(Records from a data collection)
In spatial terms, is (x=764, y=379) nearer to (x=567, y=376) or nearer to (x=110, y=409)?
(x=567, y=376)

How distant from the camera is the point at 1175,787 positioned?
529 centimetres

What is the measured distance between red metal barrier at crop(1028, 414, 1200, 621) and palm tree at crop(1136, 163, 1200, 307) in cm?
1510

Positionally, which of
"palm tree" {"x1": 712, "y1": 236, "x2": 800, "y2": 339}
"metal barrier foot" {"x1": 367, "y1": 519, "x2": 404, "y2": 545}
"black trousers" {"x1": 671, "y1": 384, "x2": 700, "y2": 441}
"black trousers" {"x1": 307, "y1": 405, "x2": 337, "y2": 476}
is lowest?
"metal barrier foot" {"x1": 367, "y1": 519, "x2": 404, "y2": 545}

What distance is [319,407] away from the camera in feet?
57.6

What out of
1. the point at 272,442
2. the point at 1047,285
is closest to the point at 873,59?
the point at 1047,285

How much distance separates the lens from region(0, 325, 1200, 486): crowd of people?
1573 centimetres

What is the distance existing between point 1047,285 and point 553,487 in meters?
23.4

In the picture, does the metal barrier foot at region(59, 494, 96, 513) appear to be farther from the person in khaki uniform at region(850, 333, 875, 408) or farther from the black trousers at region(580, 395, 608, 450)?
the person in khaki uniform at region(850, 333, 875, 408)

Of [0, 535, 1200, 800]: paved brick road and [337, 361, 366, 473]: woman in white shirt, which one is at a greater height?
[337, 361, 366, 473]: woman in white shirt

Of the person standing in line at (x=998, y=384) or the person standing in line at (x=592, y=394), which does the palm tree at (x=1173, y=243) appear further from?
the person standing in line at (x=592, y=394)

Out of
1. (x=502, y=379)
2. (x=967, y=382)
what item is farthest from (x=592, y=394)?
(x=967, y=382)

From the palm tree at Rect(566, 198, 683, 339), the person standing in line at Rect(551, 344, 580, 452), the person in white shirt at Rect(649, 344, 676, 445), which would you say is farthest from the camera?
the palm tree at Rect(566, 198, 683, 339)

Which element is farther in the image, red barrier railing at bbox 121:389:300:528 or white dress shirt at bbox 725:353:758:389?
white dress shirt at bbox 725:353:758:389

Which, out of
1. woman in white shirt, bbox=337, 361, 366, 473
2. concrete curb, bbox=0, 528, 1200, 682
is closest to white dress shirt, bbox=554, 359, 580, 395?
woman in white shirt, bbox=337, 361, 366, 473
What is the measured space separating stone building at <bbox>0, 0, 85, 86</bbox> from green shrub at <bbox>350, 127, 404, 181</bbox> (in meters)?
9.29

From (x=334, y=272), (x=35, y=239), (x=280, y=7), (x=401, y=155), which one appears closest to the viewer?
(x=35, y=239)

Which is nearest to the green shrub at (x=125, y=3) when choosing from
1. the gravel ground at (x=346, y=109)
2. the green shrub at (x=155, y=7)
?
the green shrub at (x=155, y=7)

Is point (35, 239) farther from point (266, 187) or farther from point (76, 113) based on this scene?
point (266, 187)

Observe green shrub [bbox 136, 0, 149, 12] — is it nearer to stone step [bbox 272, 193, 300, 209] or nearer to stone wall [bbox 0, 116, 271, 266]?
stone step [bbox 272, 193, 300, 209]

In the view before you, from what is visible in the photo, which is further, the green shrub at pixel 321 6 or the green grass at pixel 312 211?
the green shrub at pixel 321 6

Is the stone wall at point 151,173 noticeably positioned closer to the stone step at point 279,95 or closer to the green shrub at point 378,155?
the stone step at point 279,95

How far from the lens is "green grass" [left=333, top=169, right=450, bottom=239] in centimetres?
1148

◆ **Goal of the exercise**:
Copy out every line of the listing above without changing anything.

◆ **Exercise response**:
In spatial terms, is (x=764, y=379) nearer to (x=567, y=376) or nearer to (x=110, y=409)?
(x=567, y=376)

How distant from the camera is the point at 1175,787 positioned?
529 centimetres

What is the measured distance between red metal barrier at crop(1028, 414, 1200, 621) and palm tree at crop(1136, 163, 1200, 307) in cm?
1510

Positionally, which of
"palm tree" {"x1": 712, "y1": 236, "x2": 800, "y2": 339}
"metal barrier foot" {"x1": 367, "y1": 519, "x2": 404, "y2": 545}
"black trousers" {"x1": 671, "y1": 384, "x2": 700, "y2": 441}
"black trousers" {"x1": 307, "y1": 405, "x2": 337, "y2": 476}
is lowest?
"metal barrier foot" {"x1": 367, "y1": 519, "x2": 404, "y2": 545}

What distance is [319,407] away from the camera in feet?
57.6

What out of
1. the point at 272,442
2. the point at 1047,285
is closest to the point at 873,59?
the point at 1047,285

How much distance separates the lens from region(0, 325, 1200, 486): crowd of people?
1573 centimetres

What is the distance existing between point 1047,285 and point 553,487 in meters?
23.4

In the picture, does the metal barrier foot at region(59, 494, 96, 513) appear to be farther from the person in khaki uniform at region(850, 333, 875, 408) or farther from the black trousers at region(580, 395, 608, 450)?
the person in khaki uniform at region(850, 333, 875, 408)

Of [0, 535, 1200, 800]: paved brick road and [337, 361, 366, 473]: woman in white shirt, which one is at a greater height?
[337, 361, 366, 473]: woman in white shirt

Of the person standing in line at (x=998, y=384) or the person standing in line at (x=592, y=394), which does the palm tree at (x=1173, y=243) appear further from?
the person standing in line at (x=592, y=394)

Out of
1. (x=502, y=379)
2. (x=967, y=382)
what item is farthest from (x=592, y=394)?
(x=967, y=382)

From the palm tree at Rect(566, 198, 683, 339), the person standing in line at Rect(551, 344, 580, 452), the person in white shirt at Rect(649, 344, 676, 445), which would you say is farthest from the camera?
the palm tree at Rect(566, 198, 683, 339)

Which element is farther in the image, red barrier railing at bbox 121:389:300:528 or white dress shirt at bbox 725:353:758:389?
white dress shirt at bbox 725:353:758:389

Which, out of
1. woman in white shirt, bbox=337, 361, 366, 473
2. concrete curb, bbox=0, 528, 1200, 682
is closest to white dress shirt, bbox=554, 359, 580, 395?
woman in white shirt, bbox=337, 361, 366, 473
What is the measured space separating stone building at <bbox>0, 0, 85, 86</bbox> from green shrub at <bbox>350, 127, 404, 181</bbox> (in meters)?
9.29

From (x=334, y=272), (x=35, y=239), (x=280, y=7), (x=401, y=155), which one appears closest to the viewer?
(x=35, y=239)

Which is nearest to the green shrub at (x=125, y=3) when choosing from
1. the gravel ground at (x=346, y=109)
2. the green shrub at (x=155, y=7)
?
the green shrub at (x=155, y=7)

Is point (35, 239) farther from point (266, 187) or farther from point (76, 113) based on this scene?
point (266, 187)

Observe green shrub [bbox 136, 0, 149, 12] — is it nearer to stone step [bbox 272, 193, 300, 209] or nearer to stone wall [bbox 0, 116, 271, 266]?
stone step [bbox 272, 193, 300, 209]

In the view before you, from what is visible in the photo, which is further, the green shrub at pixel 321 6 or the green grass at pixel 312 211?
the green shrub at pixel 321 6

Is the stone wall at point 151,173 noticeably positioned closer to the stone step at point 279,95 or closer to the green shrub at point 378,155?
the stone step at point 279,95

How far from the lens is "green grass" [left=333, top=169, right=450, bottom=239] in centimetres?
1148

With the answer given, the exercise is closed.